John Kerry weighed in this morning on the government findings in the latest NIE report that Bush's Iraq policy is creating terrorists. First reported in the N.Y. Times and then the WaPo, the 30-page National Intelligence Estimate that was completed in April "cites the "centrality" of the U.S. invasion of Iraq, and the insurgency that has followed, as the leading inspiration for new Islamic extremist networks and cells that are united by little more than an anti-Western agenda."
It concludes that, rather than contributing to eventual victory in the global counterterrorism struggle, the situation in Iraq has worsened the U.S. position, according to officials familiar with the classified document.
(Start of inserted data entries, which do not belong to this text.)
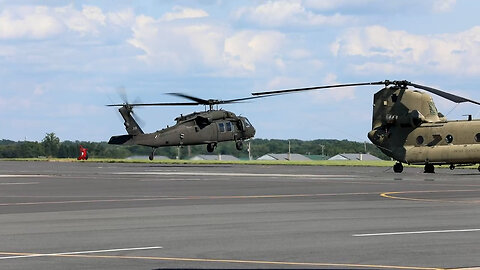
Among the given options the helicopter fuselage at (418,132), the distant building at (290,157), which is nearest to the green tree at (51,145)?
the distant building at (290,157)

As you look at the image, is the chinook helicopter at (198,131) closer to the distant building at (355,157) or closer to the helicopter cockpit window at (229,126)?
the helicopter cockpit window at (229,126)

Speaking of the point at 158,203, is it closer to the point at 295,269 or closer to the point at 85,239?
the point at 85,239

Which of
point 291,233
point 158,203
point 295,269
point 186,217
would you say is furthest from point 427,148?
point 295,269

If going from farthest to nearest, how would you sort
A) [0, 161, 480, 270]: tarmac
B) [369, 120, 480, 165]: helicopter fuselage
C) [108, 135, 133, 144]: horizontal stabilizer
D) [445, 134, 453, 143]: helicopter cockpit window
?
[108, 135, 133, 144]: horizontal stabilizer < [445, 134, 453, 143]: helicopter cockpit window < [369, 120, 480, 165]: helicopter fuselage < [0, 161, 480, 270]: tarmac

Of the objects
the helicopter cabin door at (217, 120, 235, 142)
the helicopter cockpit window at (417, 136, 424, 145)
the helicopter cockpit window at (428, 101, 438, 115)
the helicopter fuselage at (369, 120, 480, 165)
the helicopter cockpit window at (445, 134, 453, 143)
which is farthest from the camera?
the helicopter cabin door at (217, 120, 235, 142)

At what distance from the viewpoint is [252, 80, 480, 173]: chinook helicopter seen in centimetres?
6259

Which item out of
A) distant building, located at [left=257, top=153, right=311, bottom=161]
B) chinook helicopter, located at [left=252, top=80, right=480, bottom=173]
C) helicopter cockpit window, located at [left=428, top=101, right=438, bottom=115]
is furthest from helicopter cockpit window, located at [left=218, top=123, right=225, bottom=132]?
distant building, located at [left=257, top=153, right=311, bottom=161]

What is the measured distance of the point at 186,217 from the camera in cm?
2648

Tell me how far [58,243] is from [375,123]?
50.2 meters

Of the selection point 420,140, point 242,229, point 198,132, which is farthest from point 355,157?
point 242,229

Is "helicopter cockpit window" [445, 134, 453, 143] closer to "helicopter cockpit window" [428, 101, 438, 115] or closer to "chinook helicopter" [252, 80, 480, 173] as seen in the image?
"chinook helicopter" [252, 80, 480, 173]

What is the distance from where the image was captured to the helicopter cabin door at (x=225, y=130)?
86.1m

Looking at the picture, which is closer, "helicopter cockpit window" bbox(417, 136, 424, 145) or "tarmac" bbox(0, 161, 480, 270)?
"tarmac" bbox(0, 161, 480, 270)

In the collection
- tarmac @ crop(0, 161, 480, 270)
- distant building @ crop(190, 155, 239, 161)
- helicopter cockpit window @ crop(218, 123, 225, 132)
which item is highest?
helicopter cockpit window @ crop(218, 123, 225, 132)
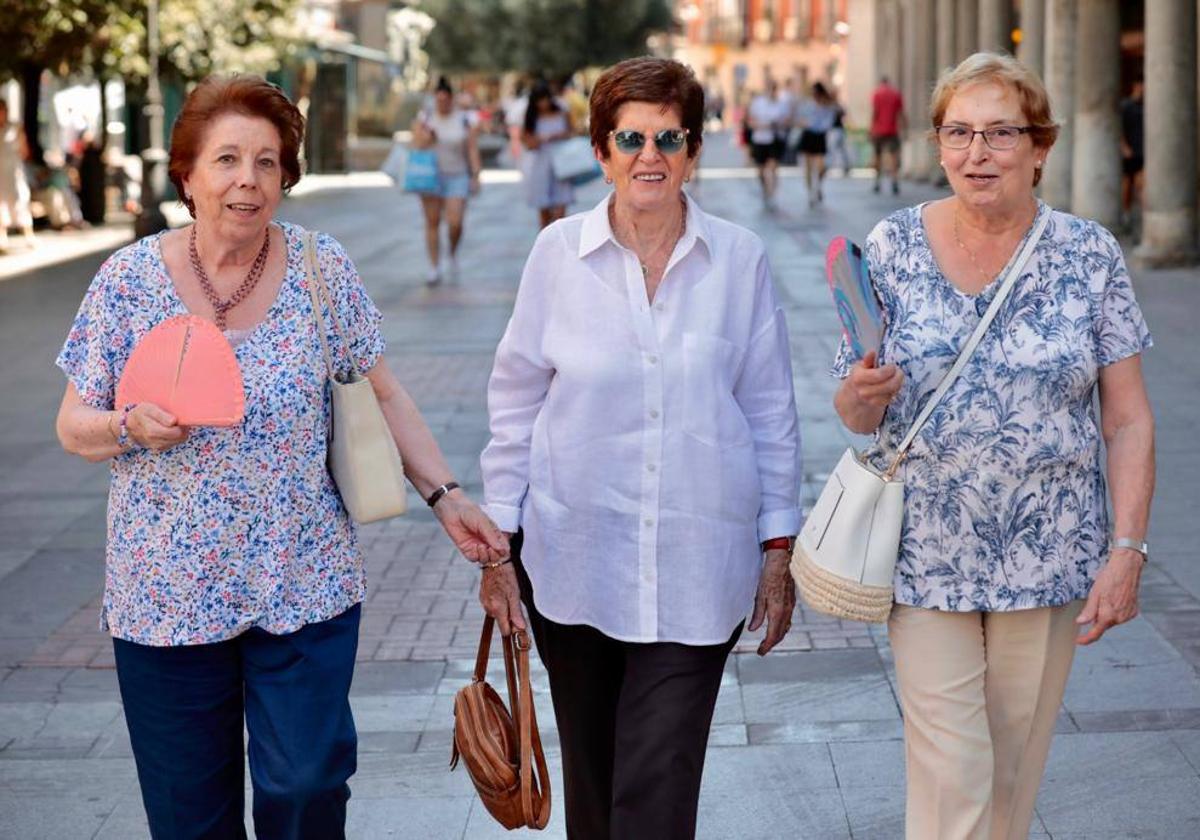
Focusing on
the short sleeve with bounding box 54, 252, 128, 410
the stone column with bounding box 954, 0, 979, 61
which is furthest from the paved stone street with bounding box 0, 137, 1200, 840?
the stone column with bounding box 954, 0, 979, 61

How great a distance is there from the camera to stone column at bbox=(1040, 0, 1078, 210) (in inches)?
867

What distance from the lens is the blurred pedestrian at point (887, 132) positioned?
31.6m

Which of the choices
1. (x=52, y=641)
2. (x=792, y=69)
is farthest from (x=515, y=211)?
(x=792, y=69)

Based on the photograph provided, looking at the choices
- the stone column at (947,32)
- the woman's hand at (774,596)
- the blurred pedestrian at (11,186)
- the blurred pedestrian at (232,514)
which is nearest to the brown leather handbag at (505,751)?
the blurred pedestrian at (232,514)

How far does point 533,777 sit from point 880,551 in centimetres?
75

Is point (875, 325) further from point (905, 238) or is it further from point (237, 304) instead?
point (237, 304)

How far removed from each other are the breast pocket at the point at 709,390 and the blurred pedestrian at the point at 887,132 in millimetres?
28086

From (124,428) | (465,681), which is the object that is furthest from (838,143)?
(124,428)

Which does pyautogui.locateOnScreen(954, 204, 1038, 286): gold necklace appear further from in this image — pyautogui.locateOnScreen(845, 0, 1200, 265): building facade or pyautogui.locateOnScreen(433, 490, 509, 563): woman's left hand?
pyautogui.locateOnScreen(845, 0, 1200, 265): building facade

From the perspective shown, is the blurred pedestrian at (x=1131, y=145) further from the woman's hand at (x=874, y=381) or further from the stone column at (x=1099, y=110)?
the woman's hand at (x=874, y=381)

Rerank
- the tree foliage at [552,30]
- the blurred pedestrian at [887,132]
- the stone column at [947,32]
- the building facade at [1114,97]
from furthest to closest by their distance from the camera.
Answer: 1. the tree foliage at [552,30]
2. the stone column at [947,32]
3. the blurred pedestrian at [887,132]
4. the building facade at [1114,97]

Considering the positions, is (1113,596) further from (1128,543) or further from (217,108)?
(217,108)

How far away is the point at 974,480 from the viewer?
358cm

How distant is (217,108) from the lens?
3555 millimetres
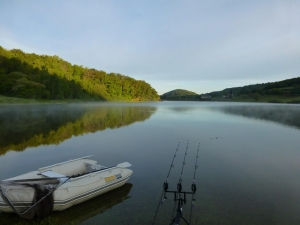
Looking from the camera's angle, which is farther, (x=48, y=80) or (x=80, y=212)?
(x=48, y=80)

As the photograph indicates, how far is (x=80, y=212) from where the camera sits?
7.38 m

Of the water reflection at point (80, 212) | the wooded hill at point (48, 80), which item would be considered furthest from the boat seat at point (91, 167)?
the wooded hill at point (48, 80)

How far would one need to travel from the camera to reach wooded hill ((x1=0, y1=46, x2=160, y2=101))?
82.1m

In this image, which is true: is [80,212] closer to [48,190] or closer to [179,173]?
[48,190]

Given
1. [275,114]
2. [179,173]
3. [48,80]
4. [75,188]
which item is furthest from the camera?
[48,80]

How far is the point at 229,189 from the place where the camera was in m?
9.69

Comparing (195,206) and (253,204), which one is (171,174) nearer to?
(195,206)

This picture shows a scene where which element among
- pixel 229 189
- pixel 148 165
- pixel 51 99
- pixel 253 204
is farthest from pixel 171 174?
pixel 51 99

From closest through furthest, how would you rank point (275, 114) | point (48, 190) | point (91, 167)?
point (48, 190) → point (91, 167) → point (275, 114)

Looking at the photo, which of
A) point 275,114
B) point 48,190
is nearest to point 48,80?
point 275,114

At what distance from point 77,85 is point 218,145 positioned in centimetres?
11841

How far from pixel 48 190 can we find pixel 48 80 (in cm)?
9680

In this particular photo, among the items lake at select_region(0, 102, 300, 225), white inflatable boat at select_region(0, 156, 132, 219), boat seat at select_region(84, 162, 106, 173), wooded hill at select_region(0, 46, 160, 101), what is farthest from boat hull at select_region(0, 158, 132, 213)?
wooded hill at select_region(0, 46, 160, 101)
"It's a very candid assessment," one intelligence official said yesterday of the estimate, the first formal examination of global terrorist trends written by the National Intelligence Council since the March 2003 invasion. "It's stating the obvious."

The following is the statement issued by Kerry on the NIE report today:
“The National Intelligence Estimate provides jarring confirmation that the disastrous policy in Iraq is a giant recruiting poster for terrorists and it is weakening our hand in the war on terror. Terrorist organizations from Al Qaeda to Hezbollah are thrilled that we are bogged down in Iraq, even as the Administration misleads America with fear and sloganeering.

The truth is clear: Rather than being the central front in the war on terror President Bush claims, Iraq is a fuel depot for terror fanning the flames of worldwide jihadism. Incompetence and ideology has left us with more terrorists in the world who want to kill Americans.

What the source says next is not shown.